- _TEKS YANG DISEDIAKAN_
Keluhuran Nilai Masyarakat Banten
PERISTIWA SENI BUDAYA

Keluhuran Nilai Masyarakat Banten

Hati aparatur pemerintahan di Provinsi Banten tengah berbunga-bunga. Betapa tidak, dari sekian banyak kekhasan daerahnya, lima di antaranya ditetapkan sebagai Warisan Budaya tak Benda oleh Kementerian Kebudayaan Republik Indonesia.

Kelima warisan budaya itu adalah kacapi buhun, golok Sajira, kue jojorong, carita pantun Baduy, dan Gotong Toapekong 12 Tahunan.

Sertifikat atas penetapan Warisan Budaya tak Benda itu diterima langsung Penjabat (Pj) Gubernur Banten Al Muktabar dari Menteri Kebudayaan Republik Indonesia Fadli Zon, didampingi Wakil Menteri Kebudayaan Republik Indonesia Giring Ganesha, pada acara Apresiasi Warisan Budaya Indonesia tahun 2024.

Penjabat Gubernur Banten Al Muktabar dalam keterangannya di Serang, Selasa (19/11) mengucapkan syukur dan menyebut bahwa pencapaian itu merupakan hasil kolaborasi dan sinergi semua pihak terkait, mulai dari pelaku seni, komunitas dan pihak-pihak lainnya.

“Terima kasih atas telah ditetapkannya lima Warisan Budaya tak Benda asal Provinsi Banten. Ini merupakan hasil kolaborasi dan sinergi semua pihak terkait, mulai dari pelaku seni, komunitas dan pihak-pihak lainnya,” katanya.

Mari kita mengenal lebih jauh satu per satu dari kelima warisan budaya asal Lebak, Banten itu. Yang pertama adalah alat musik tradisional yang dinamai kacapi buhun.

Sebagaimana halnya kecapi yang menjadi alat musik tradisional di daerah lain, alat musik berdawai atau bersenar khas Baduy itu juga dimainkan dengan cara dipetik.

Namun, nada-nada yang dihasilkan oleh kacapi buhun memiliki perbedaan dengan alat musik kecapi pada umumnya. Sebab, pada alat musik itu tidak ada tingkatan nada atau nadanya tidak tertentu. Alhasil, pemain kacapi buhun relatif menggunakan perasaan dalam melantunkan bebunyian dari alat musik itu.

Karena keunikannya itu, hingga kini diketahui bahwa hanya ada 20 lagu yang dapat diiringi oleh kacapi buhun. Dan ke-20 lagu yang merupakan warisan turun-temurun kokolot Baduy atau leluhur itu.

Antara lain adalah kembang kacang, ngala parasi, suluh kadu, cina modar, mulung picung, rancag perang, kawuruhan, kangkung kayang, munggal iris, piit mandi, guguritan, pengirihan rayon, racik numbang, dagang kembang, dan ganjur perang.

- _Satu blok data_
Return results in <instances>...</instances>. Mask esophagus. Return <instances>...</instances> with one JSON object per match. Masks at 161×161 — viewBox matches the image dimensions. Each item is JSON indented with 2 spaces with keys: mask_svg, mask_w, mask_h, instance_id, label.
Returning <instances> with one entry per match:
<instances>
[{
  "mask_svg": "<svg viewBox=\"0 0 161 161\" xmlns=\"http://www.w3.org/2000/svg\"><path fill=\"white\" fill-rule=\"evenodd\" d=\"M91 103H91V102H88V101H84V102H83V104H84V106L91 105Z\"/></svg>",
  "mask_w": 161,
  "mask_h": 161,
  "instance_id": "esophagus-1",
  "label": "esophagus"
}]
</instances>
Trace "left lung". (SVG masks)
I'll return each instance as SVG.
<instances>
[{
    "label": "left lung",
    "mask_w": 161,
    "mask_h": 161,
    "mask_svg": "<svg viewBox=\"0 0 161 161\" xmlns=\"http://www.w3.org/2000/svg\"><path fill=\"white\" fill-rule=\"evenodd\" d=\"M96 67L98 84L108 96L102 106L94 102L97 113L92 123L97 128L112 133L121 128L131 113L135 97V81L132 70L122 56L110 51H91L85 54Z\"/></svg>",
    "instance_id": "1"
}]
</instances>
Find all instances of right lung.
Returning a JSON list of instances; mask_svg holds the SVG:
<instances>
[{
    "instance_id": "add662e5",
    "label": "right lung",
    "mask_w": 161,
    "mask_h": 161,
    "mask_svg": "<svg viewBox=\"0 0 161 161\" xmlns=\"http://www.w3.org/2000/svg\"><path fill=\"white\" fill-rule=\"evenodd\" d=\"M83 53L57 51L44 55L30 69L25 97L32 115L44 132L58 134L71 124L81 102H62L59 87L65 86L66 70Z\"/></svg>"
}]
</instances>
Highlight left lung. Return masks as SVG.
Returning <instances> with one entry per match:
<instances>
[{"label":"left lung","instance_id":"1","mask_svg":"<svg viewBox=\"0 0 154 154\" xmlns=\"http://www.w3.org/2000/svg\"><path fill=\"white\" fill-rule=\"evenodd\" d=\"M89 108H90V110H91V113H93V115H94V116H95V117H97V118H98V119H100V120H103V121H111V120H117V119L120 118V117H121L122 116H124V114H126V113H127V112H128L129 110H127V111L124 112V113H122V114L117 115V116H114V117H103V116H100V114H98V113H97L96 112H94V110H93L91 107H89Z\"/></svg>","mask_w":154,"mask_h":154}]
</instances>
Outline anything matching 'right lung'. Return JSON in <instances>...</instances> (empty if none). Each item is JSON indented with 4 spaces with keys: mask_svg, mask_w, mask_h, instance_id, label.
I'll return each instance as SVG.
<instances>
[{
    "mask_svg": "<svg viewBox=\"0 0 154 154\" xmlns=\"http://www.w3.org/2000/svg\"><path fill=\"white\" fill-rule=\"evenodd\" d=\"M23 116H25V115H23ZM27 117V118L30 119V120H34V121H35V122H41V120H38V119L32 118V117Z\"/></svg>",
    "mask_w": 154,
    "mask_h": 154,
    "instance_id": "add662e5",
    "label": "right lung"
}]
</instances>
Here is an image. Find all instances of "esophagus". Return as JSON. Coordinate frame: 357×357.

- _BAGIAN LATIHAN_
1. Menurut teks tentang warisan budaya Banten, dengan cara apa kacapi buhun dimainkan?
2. Ulangi tanpa perubahan baris-baris dalam daftar, mulai dari baris yang memuat "Outline anything matching" hingga baris terakhir daftar, kedua ujungnya termasuk.
Teks dan daftar tersebut tidak saling berkaitan.

- _JAWABAN BERURUTAN_
1. Kacapi buhun dimainkan dengan cara dipetik.

2.
Outline anything matching 'right lung'. Return JSON in <instances>...</instances> (empty if none). Each item is JSON indented with 4 spaces with keys: mask_svg, mask_w, mask_h, instance_id, label.
I'll return each instance as SVG.
<instances>
[{
    "mask_svg": "<svg viewBox=\"0 0 154 154\" xmlns=\"http://www.w3.org/2000/svg\"><path fill=\"white\" fill-rule=\"evenodd\" d=\"M23 116H25V115H23ZM27 117V118L30 119V120H34V121H35V122H41V120H38V119L32 118V117Z\"/></svg>",
    "mask_w": 154,
    "mask_h": 154,
    "instance_id": "add662e5",
    "label": "right lung"
}]
</instances>
Here is an image. Find all instances of "esophagus". Return as JSON. Coordinate frame: 357×357.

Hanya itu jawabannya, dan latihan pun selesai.